* [Text]
= Beginning of Section =
US, USSR, INDIA SEEKING END TO E. PAKISTAN FIGHTING DACCA UNDER ARMY CONTROL
New Delhi, March, 30, (AP)
THE UNITED STATES, the Soviet Union and India are seeking a common approach to bring an end to the fighting in East Pakistan, Indian official source said.
The highly placed said discussions were under way in Washington, Moscow and New Delhi, in addition to parallel talks at the United Nations.
The three countries have been in fairly constant touch about the situation, to see if some common stops could be agreed on,’ one source close to the Indian Foreign Ministry said.
He said consultations also were being held with outher foreign missions here.
The general reaction has been that the developments are very tragic and that the use of force must stop and a peaceful solution found,’ he added.
The sources however did not disclose what action was being considered.
The U.S. Embassy spokesman confirmed that diplomatic discussions were taking place between India and the United States about East Pakistan.
Th diplomatic offensive was reported as there was mounting evidence that the Pakistan army had tightened its control over the Eastern province where a civil warbetween the armed forces and the followers of Sheikh Mujibur Rahman’s Awami league broke out late last Thursday.
The Sheikh’s clandestine radio in announcing the take over of Dacca, said the Sheikh’s forces had completed a 140 mile liberation march’ from the port city of Chittagong.
United News of India, quoting reports received along the Indian-Pakistan borders said the Chittagong port and navy bases were destroyed in the fighting.
DACCA QUIET
A planeload of 60 Yugoslavs arrived here from Dacca Tuesday enroute back to Belgrade with the first eyewitness reports of the situation in the provincial capital since Sunday, when the last group of foreign correspondents was expelled.
The Yugoslavs representing families of engineers and technicians working in Dacca, said the army was in full control of the city and that there did not appear to be any resistance.
‘The streets are full of soldiers and the people are moving about.’ said one technician. ‘Some shops are closed, but many are open. There is food, but not like before.’
A French tourist who flew out Dacca on the same plane said :
“The whole city is under army control now there are no signs of resistance in the city.”
The evacuees did not have any reports on the situation in the rest of the province.
United News of India said in a dispatch from the Indian border town of Krishnagar. 50 miles (80 km) North of Calcutta, that according to a message received from Awami League sources, Sheikh Mujib’s Wife and daughter have taken refuge in a foreign consulate in Dacca.
The message, according to the agency, said the consulate was from a country ‘sympathetic to the cause of the Bangla people’ but did not dentify the country.
Other unconfirmed reports from acrosss the border had said the Sheikh’s Dacca residence was burned down by army troops Monday.
U.N. DEBATE
India was reported Tuesday night checking international support for a United Nations debate on the East Pakistan crisis on ground’s that genocide is being commited.
But Western diplomats claimed a Majority of the 15-member Security Council seems to be opposing the Indian move and that Secretary General U Thant also is reluctant to intervene at this time.
India’s chief delegate Samar Sen, according to the informants has been sounding the views of his Security Council colleagues to establish if there would be sufficient backing for a discussion of the crisis either in the security council or in the human rights commission.’
Spokesmen for Britain and most other Western governments, however, have taken the position that the troubles are internal to the state of Pakistan and that official comment by outsiders would amount to intervention. For that reason their security council delegates at U.N. headquarters in New York have been attempting to discourage the Indians from initiating an international discussion. The diplomatic informants said the Soviet Union and China, which is outside the world body-also seem to be adhering to a hands off policy in the highly explosive situation.
But if things worsen the big powers and U Thant may be compelled to reconsider their positions. …
Informed sources said that Pakistan’s Ambassador Agha Shahi had officially protested to the U.N. when he learns of the statement and had been in touch with the legal councel, Constantin Stavropoulos, during the weekend.
The U.N. spokesman, Ramsey, said that he had not been authorised to make the statement and was retracting it.
= End of Section =
* [Exercise requirements]
1 – Answer from the news report about East Pakistan:
(a) How many Yugoslavs arrived in New Delhi on the plane from Dacca?
(b) Who is named as India's chief delegate?
(c) How many members does the Security Council have, according to the report?
2 – Write out the passage of the news report about East Pakistan that opens with the words containing "The highly placed" and closes with "was being considered.".
Rely only on the news report about East Pakistan.

* [Entries provided]
= Beginning of Section =
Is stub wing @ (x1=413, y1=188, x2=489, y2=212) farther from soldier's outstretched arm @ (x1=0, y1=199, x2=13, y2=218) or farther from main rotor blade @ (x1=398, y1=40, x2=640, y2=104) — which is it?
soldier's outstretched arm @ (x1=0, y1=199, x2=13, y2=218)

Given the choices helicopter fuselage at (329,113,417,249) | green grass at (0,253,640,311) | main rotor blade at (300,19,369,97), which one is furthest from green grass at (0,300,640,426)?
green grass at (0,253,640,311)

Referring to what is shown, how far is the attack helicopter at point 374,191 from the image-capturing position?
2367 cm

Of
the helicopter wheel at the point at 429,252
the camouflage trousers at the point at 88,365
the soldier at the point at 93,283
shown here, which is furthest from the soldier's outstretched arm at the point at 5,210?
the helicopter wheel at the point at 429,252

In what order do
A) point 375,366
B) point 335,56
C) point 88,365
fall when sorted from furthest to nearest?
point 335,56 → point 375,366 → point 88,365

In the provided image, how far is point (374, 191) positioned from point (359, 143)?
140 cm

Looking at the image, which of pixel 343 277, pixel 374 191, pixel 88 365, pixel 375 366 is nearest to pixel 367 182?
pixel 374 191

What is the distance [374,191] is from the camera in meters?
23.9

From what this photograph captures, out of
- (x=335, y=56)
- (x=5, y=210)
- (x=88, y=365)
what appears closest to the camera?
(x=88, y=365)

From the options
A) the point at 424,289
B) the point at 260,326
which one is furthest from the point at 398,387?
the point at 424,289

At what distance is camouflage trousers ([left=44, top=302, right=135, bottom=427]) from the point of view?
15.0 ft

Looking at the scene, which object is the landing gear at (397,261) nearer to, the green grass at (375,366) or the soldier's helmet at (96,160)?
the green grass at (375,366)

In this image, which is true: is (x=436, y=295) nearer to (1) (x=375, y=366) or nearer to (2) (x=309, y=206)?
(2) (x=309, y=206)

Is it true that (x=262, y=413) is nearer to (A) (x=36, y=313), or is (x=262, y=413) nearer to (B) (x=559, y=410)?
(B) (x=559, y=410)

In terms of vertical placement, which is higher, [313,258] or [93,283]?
= End of Section =
* [Answers to the problems]
1 –
(a) 60
(b) Samar Sen
(c) 15

2 –
The highly placed said discussions were under way in Washington, Moscow and New Delhi, in addition to parallel talks at the United Nations.
The three countries have been in fairly constant touch about the situation, to see if some common stops could be agreed on,’ one source close to the Indian Foreign Ministry said.
He said consultations also were being held with outher foreign missions here.
The general reaction has been that the developments are very tragic and that the use of force must stop and a peaceful solution found,’ he added.
The sources however did not disclose what action was being considered.